I am not one to discuss politics, but as a South Carolinian, I have enjoyed following the race for the House seat in the First Congressional District. South Carolina has a rich history of controversial politicians from Strom Thurmond to Mark Sanford. Let me know what you think.
I very rarely delve into discussions about politics at home, with friends, or in the workplace. I believe one’s political views are personal, and I very rarely feel the need or desire to share these views with others. I’ve lived in South Carolina for all but 4 of the 38 years of my life, and I have seen the political machine at work for many years. From Strom Thurmond to Fritz Hollings in the US Senate to Carroll Campbell, Mark Sanford, and most recently Nikki Haley in the Governor’s office, South Carolinians have traditionally elected people who have worked to make our state a better place for all of us to live…for the most part. All of these leaders worked to carry out the wishes and desires of all South Carolinians even if that meant making unpopular decisions at times…like making video poker illegal. Thanks Jim Hodges!

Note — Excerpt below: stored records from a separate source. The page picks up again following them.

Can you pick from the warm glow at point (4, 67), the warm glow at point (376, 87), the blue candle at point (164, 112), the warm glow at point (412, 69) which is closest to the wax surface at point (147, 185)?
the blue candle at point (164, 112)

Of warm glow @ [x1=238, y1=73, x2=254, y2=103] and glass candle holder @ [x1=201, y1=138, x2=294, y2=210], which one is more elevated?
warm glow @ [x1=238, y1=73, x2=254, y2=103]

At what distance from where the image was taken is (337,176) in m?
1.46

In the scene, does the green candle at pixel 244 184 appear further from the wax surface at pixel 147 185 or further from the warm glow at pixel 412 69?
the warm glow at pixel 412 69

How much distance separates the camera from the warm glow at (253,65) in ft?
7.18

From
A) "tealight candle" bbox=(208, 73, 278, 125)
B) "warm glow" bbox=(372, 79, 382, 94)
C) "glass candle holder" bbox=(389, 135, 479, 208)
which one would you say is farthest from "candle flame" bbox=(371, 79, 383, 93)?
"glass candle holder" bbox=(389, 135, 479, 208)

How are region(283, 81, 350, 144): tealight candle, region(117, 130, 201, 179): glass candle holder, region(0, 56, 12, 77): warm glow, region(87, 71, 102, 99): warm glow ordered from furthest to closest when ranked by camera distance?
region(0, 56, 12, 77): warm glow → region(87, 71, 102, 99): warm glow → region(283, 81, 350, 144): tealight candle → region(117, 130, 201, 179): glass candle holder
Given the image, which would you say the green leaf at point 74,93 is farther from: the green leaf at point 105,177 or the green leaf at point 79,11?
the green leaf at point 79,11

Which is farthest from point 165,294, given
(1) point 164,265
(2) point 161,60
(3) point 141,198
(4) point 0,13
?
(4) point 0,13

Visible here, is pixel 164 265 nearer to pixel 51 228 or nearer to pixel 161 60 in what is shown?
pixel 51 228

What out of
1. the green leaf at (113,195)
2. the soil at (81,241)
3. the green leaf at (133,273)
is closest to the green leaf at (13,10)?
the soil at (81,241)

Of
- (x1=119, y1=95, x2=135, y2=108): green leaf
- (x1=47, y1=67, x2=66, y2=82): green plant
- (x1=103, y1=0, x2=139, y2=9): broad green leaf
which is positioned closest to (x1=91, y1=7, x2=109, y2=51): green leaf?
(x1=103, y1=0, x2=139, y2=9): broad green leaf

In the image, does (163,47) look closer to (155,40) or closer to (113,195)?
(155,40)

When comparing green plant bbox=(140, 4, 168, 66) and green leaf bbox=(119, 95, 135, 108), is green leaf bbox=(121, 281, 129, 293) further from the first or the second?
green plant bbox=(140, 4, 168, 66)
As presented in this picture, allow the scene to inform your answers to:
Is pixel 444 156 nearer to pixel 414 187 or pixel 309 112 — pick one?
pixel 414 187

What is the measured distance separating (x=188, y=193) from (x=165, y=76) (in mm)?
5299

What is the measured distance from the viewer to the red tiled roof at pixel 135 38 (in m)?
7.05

Over the years, we have had the pleasure of allowing a number of misguided politicians fill leadership roles as well. A couple come to mind, but most recent award winners include former Lieutenant Governors Andre Bauer and Ken Ard. Bauer liked to drive fast, and Ard was charged with misappropriation of campaign funds. Some would say that Thurmond would fall into this group as well. Thurmond was a classic flip-flopper politician who once ran for President as a “Dixiecrat”, and was a Democrat and then a Republican starting in 1964. Talk about a politician who knew how to play to his constituency. Thurmond managed to stay in office until 2003 and was even accused by author Dave Barry in one of his columns of coloring his hair with Tang…you know the bright orange stuff.
All of us would say that Mark Sanford would fall into this group as well. Sanford, a real estate developer and a fiscal conservative, was originally known as the Congressman who slept in his office while in Washington because he didn’t want to waste taxpayer money. Sanford was elected to his first term as governor in 2003 and was on the fast track to becoming a possible Republican nominee for President in 2012 until he went “to hike the Appalachian Trail” which is code for going to Argentina to visit your mistress (Maria Chapur). To the citizens of South Carolina, Sanford appeared to be a happily married man to his wife Jenny, and the father of 4 children, but apparently, he was not.
Sanford claimed to “follow his heart” in order to find his “soulmate.” For all intents and purposes, his political career was over at that point. He completed his second term as governor, got divorced, went into seclusion, and eventually got engaged to Chapur. In late 2012, Senator Jim DeMint decided to hang it up and leave the dysfunctional world of the US Senate to run the Heritage Foundation, a highly conservative organization in its own right. This left an open Senate seat that needed to be filled. A couple of weeks later, Governor Haley selected Representative Tim Scott to fill the position. Scott would become the first African American member of the US Senate from South Carolina, however he left vacant a seat in the House in a notorious Republican district in SC (I know they are all Republican). Sanford, after talking with his ex-wife, decided to come out of hiding and throw his name in the mix. At first I thought his was strange, but then I thought at least he had the common courtesy to check to see if she was running first.
The Republican primary, which was held a month ago, was filled with a number of political novices who had very little name recognition and very little experience with the political machine. After a runoff, Sanford won the Republican nomination and advanced to meet the infamous Stephen Colbert’s sister, Elizabeth Colbert Busch in the election that will be held on May 7 for the seat in the First Congressional District.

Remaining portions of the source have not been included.